The horses sweat blood and come from the stock of the "heavenly horse."
--Zhang Qian, 2nd c. BCE (tr. F. Hirth)
The camel...manifests its merit in dangerous places; it has
secret understanding of springs and sources; subtle indeed is its knowledge.
-- Kuo P'u, 3rd c. CE (tr. E.H. Schafer)
Crying camels come out of the Western Regions,
Tail to muzzle linked, one after the other.
The posts of Han sqeep them away throught he clouds,
The men of Hu lead them over the snow.
-- Mei Yao-ch'en, 11th c. CE (tr. Schafer)
Rock drawing of Juan-juan warrior (?)
Found at Salkhitiyn Shuuduun Zost, near Tsambagarav Uul
5th - early 6th century
There is still some debate regarding the identity of the culture responsible for these striking drawings. Part of the difficulty in dating these drawings is the fact that Salkhitiyn Shuuduun Zost, a site in Mongolia, has been a popular location for petroglyph creation ever since the Neolithic period (see alternate view), and there are many places where the drawings have overlapped, faded or been altered.
Scholarly consensus originally dated these horsemen to sometime in the 6th - 7th centuries CE, a time corresponding to the period of Tujue control of the Mongolian steppes. In 1990 this date was reappraised when similarities were pointed out between the armor depicted on these horsemen and that known to have been worn by the Juan-juan. Though no firm consensus has been reached, today the rock drawings are generally dated to the 5th - early 6th century and credited to the Juan-juan.
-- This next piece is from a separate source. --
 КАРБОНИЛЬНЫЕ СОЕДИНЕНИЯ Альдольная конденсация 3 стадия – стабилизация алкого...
Animals are an essential part of the story of the Silk Road. While those such as sheep and goats provided many communities the essentials of daily life, horses and camels both supplied local needs and were keys to the development of international relations and trade. Even today in Mongolia and some areas of Kazakhstan, the rural economy may still be very intimately connected with the raising of horses and camels; their milk products and, even occasionally, their meat, are a part of the local diet. The distinct natural environments of much of Inner Asia encompassing vast steppe lands and major deserts made those animals essential for the movement of armies and trade. The animals' value to the neighboring sedentary societies, moreover, meant that they themselves were objects of trade. Given their importance, the horse and camel occupied a significant place in the literatures and representational art of many peoples along the Silk Road.
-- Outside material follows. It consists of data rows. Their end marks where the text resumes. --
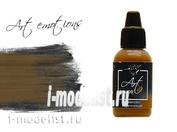 ART332 Pacific88 Краска акриловая Art Color Оливково-коричневый (olive brown)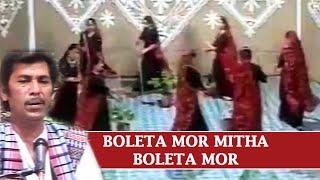 Boleta Mor Mitha Boleta Mor - Gajiyo - Superhit Kutchi Folk Songs / Lokgeet - Album Ganjiyo 7.2 MB
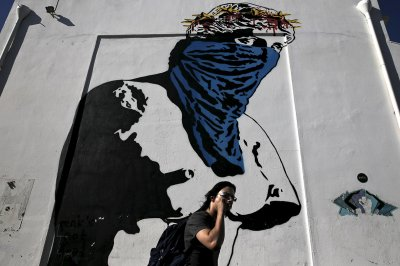 Greece graffiti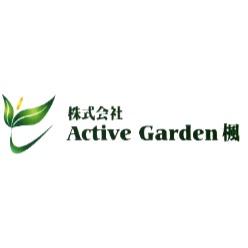 Active Garden楓・楓商店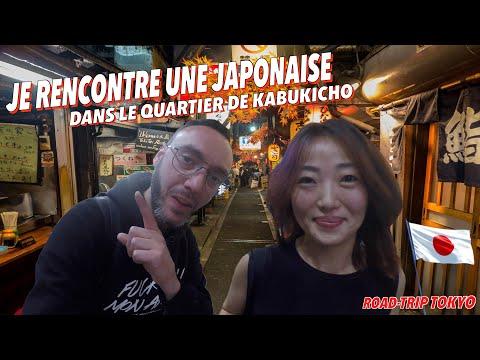 VLOG JAPON - TOKYO EXPRESS / EPISODE 8 *RENCONTRE AVEC UNE JAPONAISE*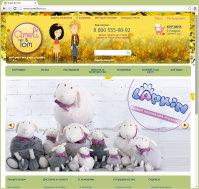 Амели и Том - магазин игрушек (Битрикс)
Belt buckle featuring horse and rider
Parthian, 2nd-3rd century AD
Leaded bronze
Height: 7 cm
Width: 7.2 cm
Acquisition number: #ANE 139205 Image courtesy of the British Museum (copyright reserved)
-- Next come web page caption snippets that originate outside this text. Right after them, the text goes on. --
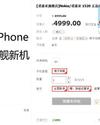 A kínai Nokiánál kicsusszant a Lumia 1520 promóciós oldala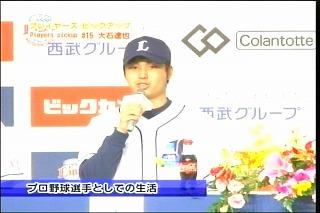 201111BLTV4.jpg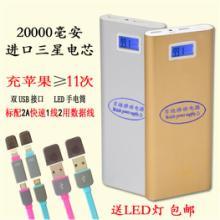 移动电源手机通用便携数显充电宝20000毫安 吉迪合金移动电源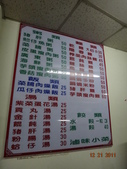 2011 JAPAN(跟團,太平洋旅行社):DSC03301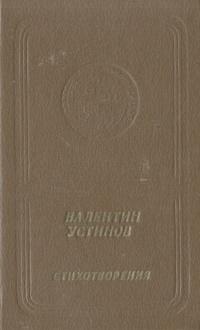 Валентин Устинов. Стихотворения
This belt buckle depicts a helmeted Parthian horseman armed with bearing a large ring in his left hand, while his right hand rests on the back of his saddle. Like the rider, the horse is highly stylized. Studies of Parthian statuary indicate that such flamboyant belt buckles were common during this times, particularly those found on the statues recovered from the contemporary caravan city of Hatra on the western edge of the Parthian Empire, in northern Mesopotamia.1
Not much remains of any Hellenistic influence in this piece, yet neither do we see strong reference to the pre-Seleucid Achaemenid culture, which so interested the Parthians in the later centuries. Rather, this belt buckle speaks to us of the nomadic culture of peoples who settled in the northern parts of Parthia. These peoples settled in the lands east of the Caspian Sea, and contributed much to Parthian culture as they were integrated into a more sedentary lifestyle.
(1) See the British Museum web page dedicated to this object.
With the development of the light, spoked wheel in the second millennium BCE, horses came to be used to draw military chariots, remains of which have been found in tombs all across Eurasia. The use of horses as cavalry mounts probably spread eastward from Western Asia in the early part of the first millennium BCE. Natural conditions suitable for raising horses large and strong enough for military use were to be found in the steppes and mountain pastures of Northern and Central Inner Asia, but generally not in the regions best suited for intensive agriculture such as Central China. Marco Polo would note much later regarding the lush mountain pastures: "Here is the best pasturage in the world; for a lean beast grows fat here in ten days" (Latham tr.). Thus, well before the famous journey to the west of Zhang Qian (138-126 BCE), sent by the Han emperor to negotiate an alliance against the nomadic Xiongnu, China had been importing horses from the northern nomads.
The relations between the Xiongnu and China have traditionally been seen as marking the real start of the Silk Road, since it was in the second century BCE that we can document large quantities of silk being sent on a regular basis to the nomads as a way of keeping them from invading China and also as a means of payment for the horses and camels needed by the Chinese armies. Zhang Qian's report about the Western Regions and the rebuff of initial Chinese overtures for allies prompted energetic measures by the Han to extend their power to the west. Not the least of the goals was to secure a supply of the "blood-sweating" "heavenly" horses of Ferghana.